If you do not want the content of your e-mail messages examined or analyzed at all, you may want to consider lesser-known free services like HushMail, RiseUp and Zoho, which promote no-snooping policies. Or register your own domain with an associated e-mail address through services like Hover or BlueHost, which cost $55 to $85 a year. You get not only the company’s assurance of privacy but also an address unlike anyone else’s, like

Or you can forgo trusting others with your e-mail correspondence altogether and set up your own mail server. It is an option that is not just for the paranoid, according to Sam Harrelson, a middle-school teacher and self-described technology aficionado in Asheville, N.C., who switched to using his own mail server this year using a $49.99 OS X Server and $30 SpamSieve software to eliminate junk mail.

. June 2, 2012 at 6:24 pm

Easy email migration tool


MigrationWiz operates via the “cloud.” They connect directly to your old email (source) and your new (destination) email in order to transfer all your data. MigrationWiz charges on a low per-mailbox fee (between $10 and $12 depending on how much data you have). If you have one mailbox to migrate, you pay for one. If you have 5,000 mailboxes (they migrate entire companies), you pay for 5,000 (but I think they offer volume discounts). So now I’ve migrated my old school emails and old work emails (after changing jobs) to something I have access to more permanently. I’ve also helped friends use it. I wish I had known about MigrationWiz earlier and not wasted all the time on research.

Milan July 2, 2012 at 2:33 pm

I don’t think I can ever actually leave GMail.

Without GMail filters, my email would be totally incomprehensible. It’s pretty much essential that emails related to various discussion lists, mailing lists, and clubs get automatically filed into folders. Otherwise, I would have a new message in my inbox every couple of minutes.

ann December 26, 2012 at 3:40 pm

I’ve left gmail entirely. Mostly because of their constant asking for my private telephone number. I do not understand why anyone would give this information to google.

The new thing they started asking for is people credit card numbers! That’s right. If you lose access to your account google won’t let you have access again even if you answer all their questions unless you give them your credit card number.
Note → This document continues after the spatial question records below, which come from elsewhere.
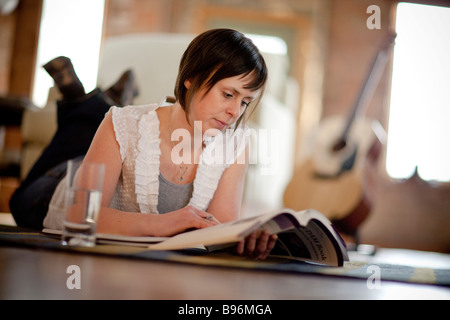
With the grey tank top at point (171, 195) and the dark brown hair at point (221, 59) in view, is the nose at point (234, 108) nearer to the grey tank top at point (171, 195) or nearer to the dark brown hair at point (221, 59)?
the dark brown hair at point (221, 59)

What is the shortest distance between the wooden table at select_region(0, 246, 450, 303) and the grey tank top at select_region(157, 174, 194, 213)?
1.32 feet

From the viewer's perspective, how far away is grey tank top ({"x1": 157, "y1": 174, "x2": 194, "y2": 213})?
104 cm

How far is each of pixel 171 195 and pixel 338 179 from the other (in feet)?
6.13

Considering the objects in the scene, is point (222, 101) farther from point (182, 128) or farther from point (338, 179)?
point (338, 179)

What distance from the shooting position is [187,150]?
1.09 metres

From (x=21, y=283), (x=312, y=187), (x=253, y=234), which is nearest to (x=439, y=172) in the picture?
(x=312, y=187)

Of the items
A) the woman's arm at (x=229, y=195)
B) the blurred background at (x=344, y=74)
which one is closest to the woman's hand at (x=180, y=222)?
the woman's arm at (x=229, y=195)

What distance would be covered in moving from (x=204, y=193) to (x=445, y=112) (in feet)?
12.6

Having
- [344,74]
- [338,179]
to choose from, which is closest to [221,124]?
[338,179]

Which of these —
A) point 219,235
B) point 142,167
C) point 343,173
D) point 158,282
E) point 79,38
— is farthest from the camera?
point 343,173

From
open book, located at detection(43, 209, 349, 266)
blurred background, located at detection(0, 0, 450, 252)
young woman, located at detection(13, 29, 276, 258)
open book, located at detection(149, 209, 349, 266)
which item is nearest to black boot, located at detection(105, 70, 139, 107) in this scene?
young woman, located at detection(13, 29, 276, 258)

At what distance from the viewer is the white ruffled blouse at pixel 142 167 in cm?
98

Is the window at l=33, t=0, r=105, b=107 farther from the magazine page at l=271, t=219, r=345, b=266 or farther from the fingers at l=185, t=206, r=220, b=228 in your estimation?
the magazine page at l=271, t=219, r=345, b=266

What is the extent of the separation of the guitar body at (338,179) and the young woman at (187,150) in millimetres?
1663
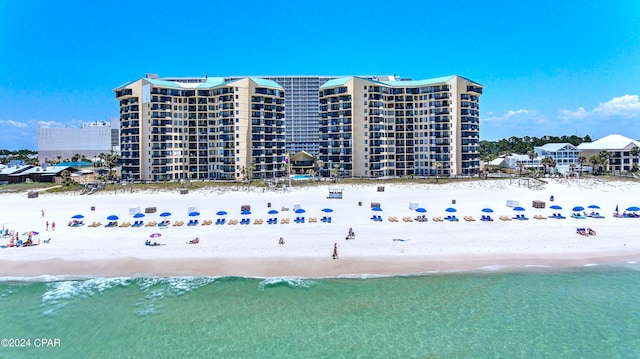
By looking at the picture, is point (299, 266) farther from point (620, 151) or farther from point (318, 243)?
point (620, 151)

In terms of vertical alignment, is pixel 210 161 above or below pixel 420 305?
above

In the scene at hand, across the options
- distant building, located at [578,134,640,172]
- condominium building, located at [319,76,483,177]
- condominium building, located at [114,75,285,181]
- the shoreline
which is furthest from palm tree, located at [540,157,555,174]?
condominium building, located at [114,75,285,181]

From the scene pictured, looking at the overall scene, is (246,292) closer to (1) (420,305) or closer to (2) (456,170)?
(1) (420,305)

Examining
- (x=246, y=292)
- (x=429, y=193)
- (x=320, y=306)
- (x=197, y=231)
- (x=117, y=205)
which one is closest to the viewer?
(x=320, y=306)

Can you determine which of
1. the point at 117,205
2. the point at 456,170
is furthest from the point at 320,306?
the point at 456,170

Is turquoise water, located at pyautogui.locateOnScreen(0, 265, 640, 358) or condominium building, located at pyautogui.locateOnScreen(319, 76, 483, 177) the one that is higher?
condominium building, located at pyautogui.locateOnScreen(319, 76, 483, 177)

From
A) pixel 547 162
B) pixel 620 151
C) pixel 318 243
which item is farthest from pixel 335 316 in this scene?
pixel 620 151

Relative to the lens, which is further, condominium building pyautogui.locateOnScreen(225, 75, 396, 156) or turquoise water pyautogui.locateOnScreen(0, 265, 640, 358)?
condominium building pyautogui.locateOnScreen(225, 75, 396, 156)

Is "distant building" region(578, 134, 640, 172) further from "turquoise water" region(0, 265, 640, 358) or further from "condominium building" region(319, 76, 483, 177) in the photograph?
"turquoise water" region(0, 265, 640, 358)
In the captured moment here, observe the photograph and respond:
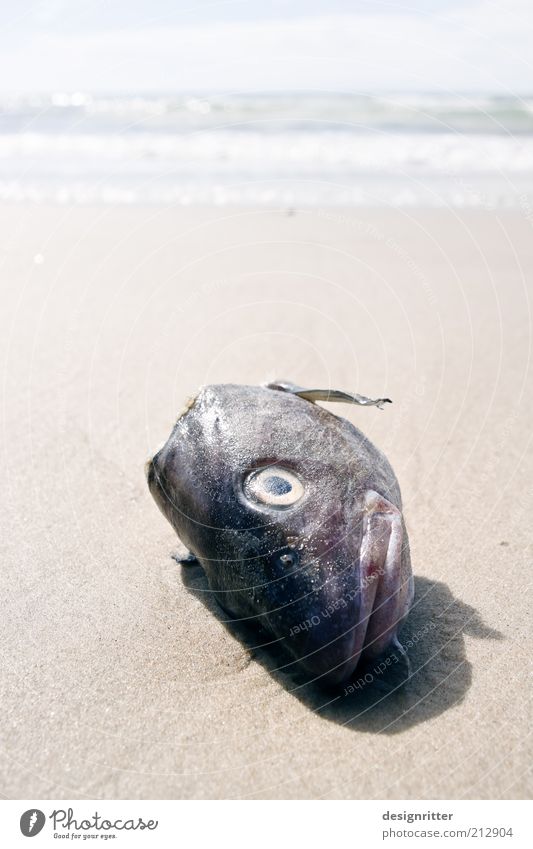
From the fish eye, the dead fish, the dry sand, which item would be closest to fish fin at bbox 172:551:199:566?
the dry sand

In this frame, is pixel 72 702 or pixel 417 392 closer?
pixel 72 702

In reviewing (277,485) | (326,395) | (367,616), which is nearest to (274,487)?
(277,485)

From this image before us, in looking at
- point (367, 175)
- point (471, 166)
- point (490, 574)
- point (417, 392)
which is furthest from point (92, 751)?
point (471, 166)

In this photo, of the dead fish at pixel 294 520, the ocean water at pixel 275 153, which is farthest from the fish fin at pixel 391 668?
the ocean water at pixel 275 153

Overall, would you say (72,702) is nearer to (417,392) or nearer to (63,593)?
(63,593)

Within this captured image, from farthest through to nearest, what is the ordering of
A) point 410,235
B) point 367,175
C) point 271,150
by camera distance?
1. point 271,150
2. point 367,175
3. point 410,235
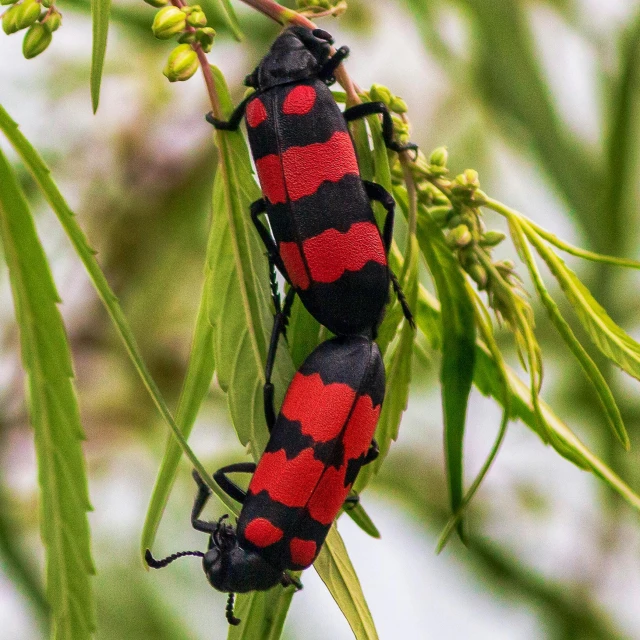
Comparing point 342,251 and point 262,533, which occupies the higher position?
point 342,251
A blind person can see where this is all heading. Anyone who keeps their gmail is kinda stupid as far as I’m concerned.

Milan December 26, 2012 at 7:29 pm

They just want your telephone number as a way for you to recover your account if someone steals it, which is pretty reasonable given how often that happens.

I trust Google with information that is way more sensitive than my credit card number or telephone number.

. December 26, 2012 at 7:48 pm

Op-ed—A plea to Google: Protect our e-mail privacy

Rolling out strong encryption for Gmail would be a win-win situation for Google.